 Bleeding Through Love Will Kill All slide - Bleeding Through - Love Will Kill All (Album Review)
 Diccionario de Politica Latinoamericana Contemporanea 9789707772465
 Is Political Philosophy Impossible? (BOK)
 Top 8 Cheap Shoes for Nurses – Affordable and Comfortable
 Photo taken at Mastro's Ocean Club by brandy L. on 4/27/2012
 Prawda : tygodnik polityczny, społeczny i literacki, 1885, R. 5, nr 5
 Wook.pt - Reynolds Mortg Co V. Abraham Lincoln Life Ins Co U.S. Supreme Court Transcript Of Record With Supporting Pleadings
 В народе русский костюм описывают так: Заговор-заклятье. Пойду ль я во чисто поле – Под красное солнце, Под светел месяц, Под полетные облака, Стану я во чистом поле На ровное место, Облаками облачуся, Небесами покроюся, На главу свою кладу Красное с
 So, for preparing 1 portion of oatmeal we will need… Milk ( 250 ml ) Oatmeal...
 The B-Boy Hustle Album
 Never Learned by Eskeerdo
--
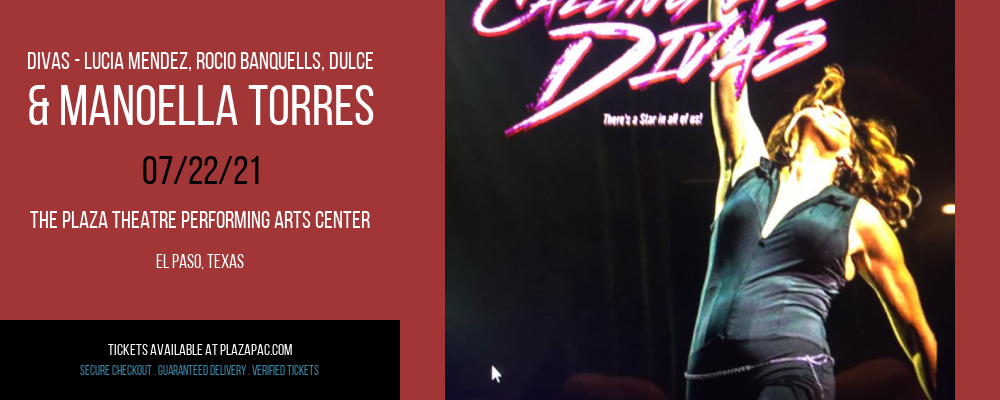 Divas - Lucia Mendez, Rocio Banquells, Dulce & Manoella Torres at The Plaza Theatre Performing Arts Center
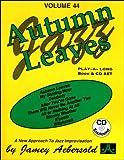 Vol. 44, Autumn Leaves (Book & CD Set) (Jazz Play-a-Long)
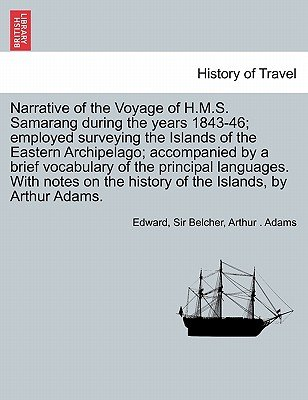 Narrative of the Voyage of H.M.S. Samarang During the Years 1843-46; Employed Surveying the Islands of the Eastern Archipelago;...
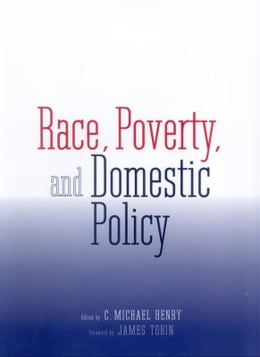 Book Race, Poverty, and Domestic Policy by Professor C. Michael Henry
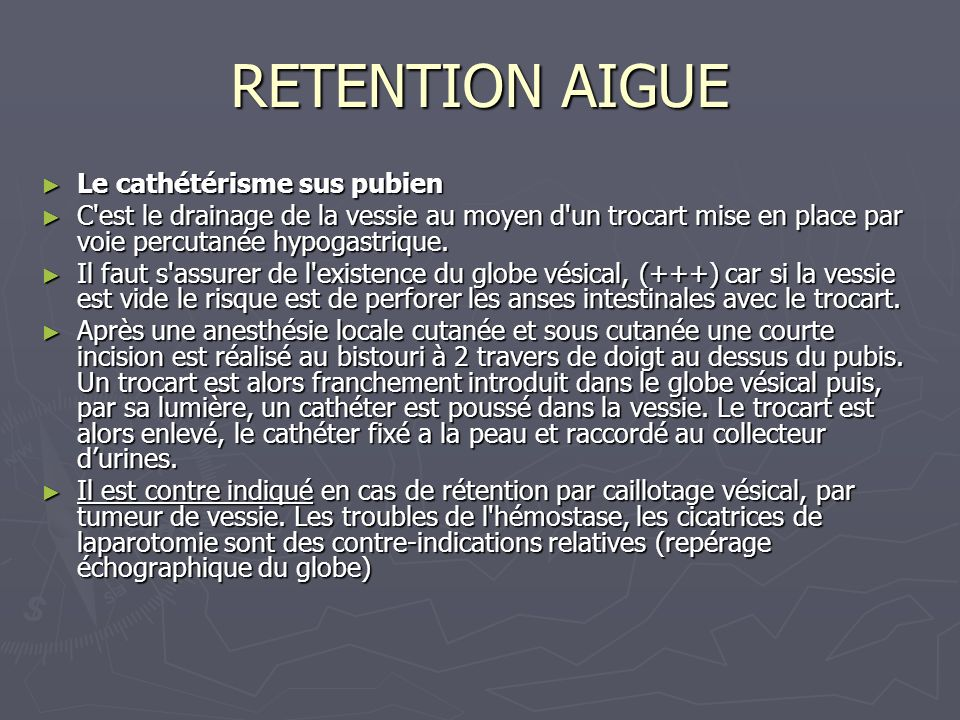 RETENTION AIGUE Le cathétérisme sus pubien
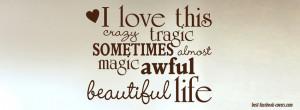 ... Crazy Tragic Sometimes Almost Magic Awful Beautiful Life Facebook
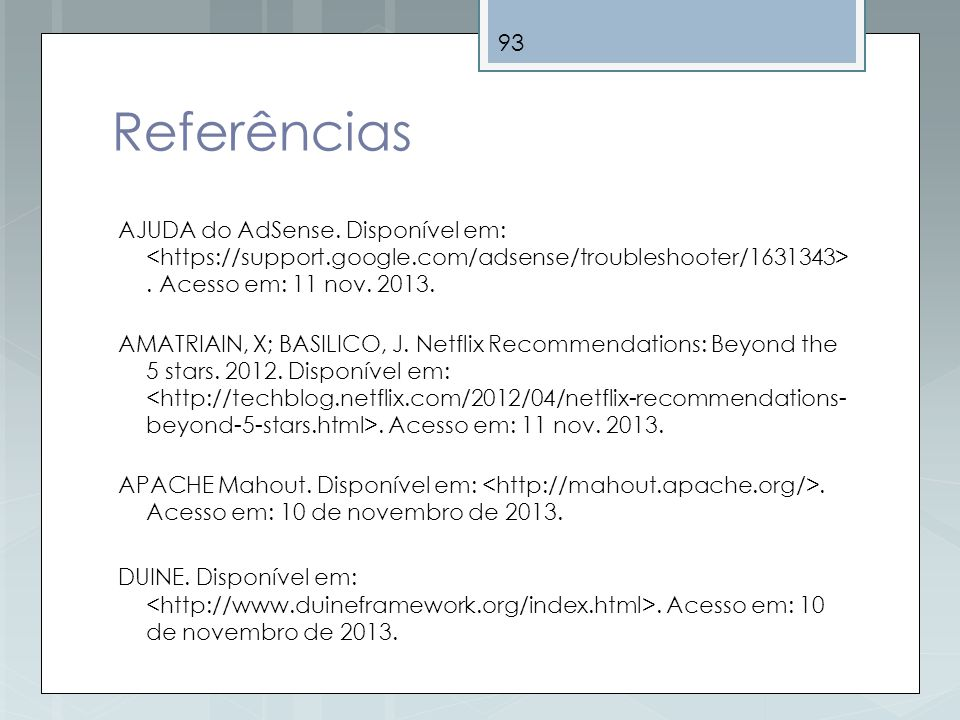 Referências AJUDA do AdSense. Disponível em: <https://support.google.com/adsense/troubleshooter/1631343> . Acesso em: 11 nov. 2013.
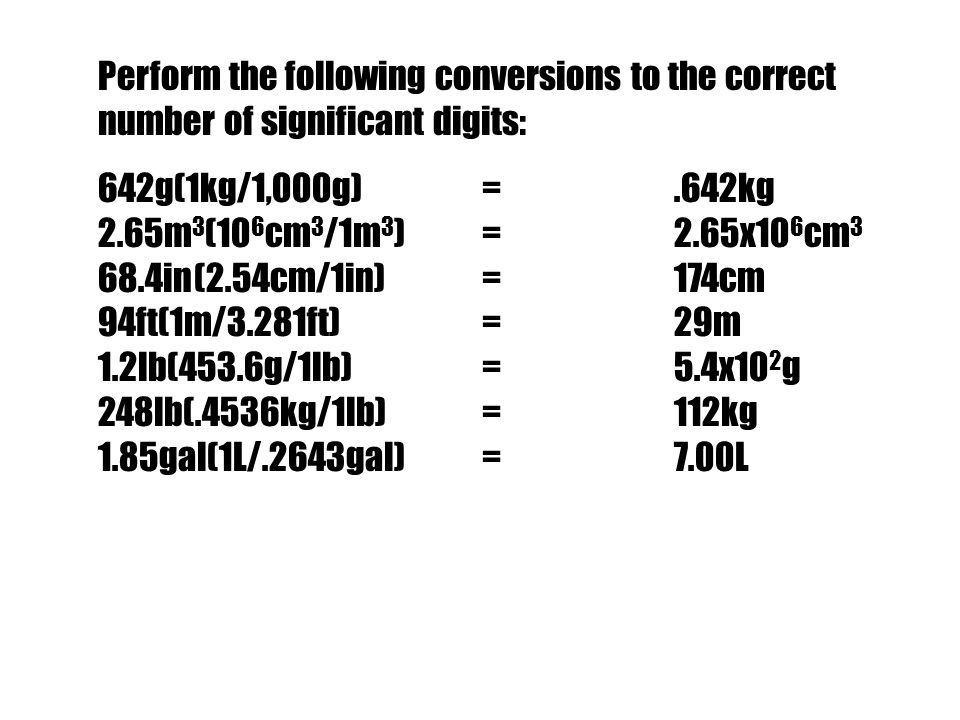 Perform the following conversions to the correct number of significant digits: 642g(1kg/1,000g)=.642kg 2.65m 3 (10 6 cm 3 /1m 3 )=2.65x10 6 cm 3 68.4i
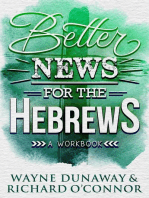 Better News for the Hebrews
---
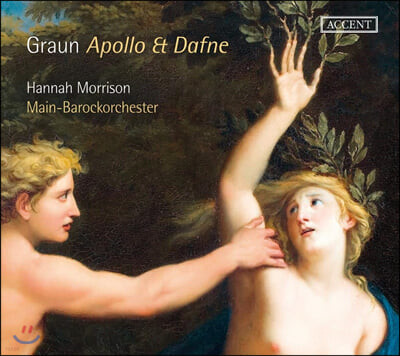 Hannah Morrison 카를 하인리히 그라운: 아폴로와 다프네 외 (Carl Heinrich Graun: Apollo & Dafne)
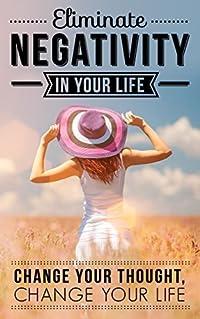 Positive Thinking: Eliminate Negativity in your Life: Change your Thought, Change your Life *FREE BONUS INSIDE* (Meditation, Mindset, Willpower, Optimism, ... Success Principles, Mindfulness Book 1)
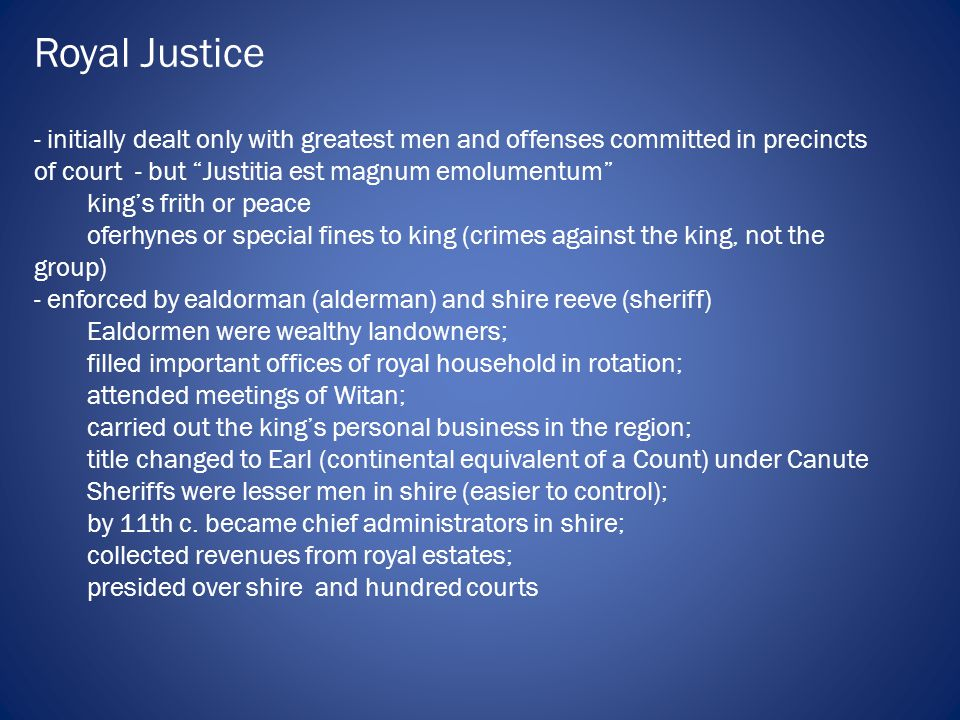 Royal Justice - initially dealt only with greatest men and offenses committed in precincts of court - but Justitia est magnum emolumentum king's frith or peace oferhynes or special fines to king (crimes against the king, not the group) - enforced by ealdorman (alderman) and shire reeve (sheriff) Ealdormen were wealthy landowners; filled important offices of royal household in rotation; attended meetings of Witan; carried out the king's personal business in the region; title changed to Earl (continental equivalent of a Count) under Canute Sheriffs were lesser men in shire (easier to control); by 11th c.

• _TASK REQUIREMENTS_: Out of the data above, set down the lines from the one with "Bleeding Through Love" to the one with "Never Learned by Eskeerdo", both included, exactly as written and with no additions.

• _TASK RESULT_:
 Bleeding Through Love Will Kill All slide - Bleeding Through - Love Will Kill All (Album Review)
 Diccionario de Politica Latinoamericana Contemporanea 9789707772465
 Is Political Philosophy Impossible? (BOK)
 Top 8 Cheap Shoes for Nurses – Affordable and Comfortable
 Photo taken at Mastro's Ocean Club by brandy L. on 4/27/2012
 Prawda : tygodnik polityczny, społeczny i literacki, 1885, R. 5, nr 5
 Wook.pt - Reynolds Mortg Co V. Abraham Lincoln Life Ins Co U.S. Supreme Court Transcript Of Record With Supporting Pleadings
 В народе русский костюм описывают так: Заговор-заклятье. Пойду ль я во чисто поле – Под красное солнце, Под светел месяц, Под полетные облака, Стану я во чистом поле На ровное место, Облаками облачуся, Небесами покроюся, На главу свою кладу Красное с
 So, for preparing 1 portion of oatmeal we will need… Milk ( 250 ml ) Oatmeal...
 The B-Boy Hustle Album
 Never Learned by Eskeerdo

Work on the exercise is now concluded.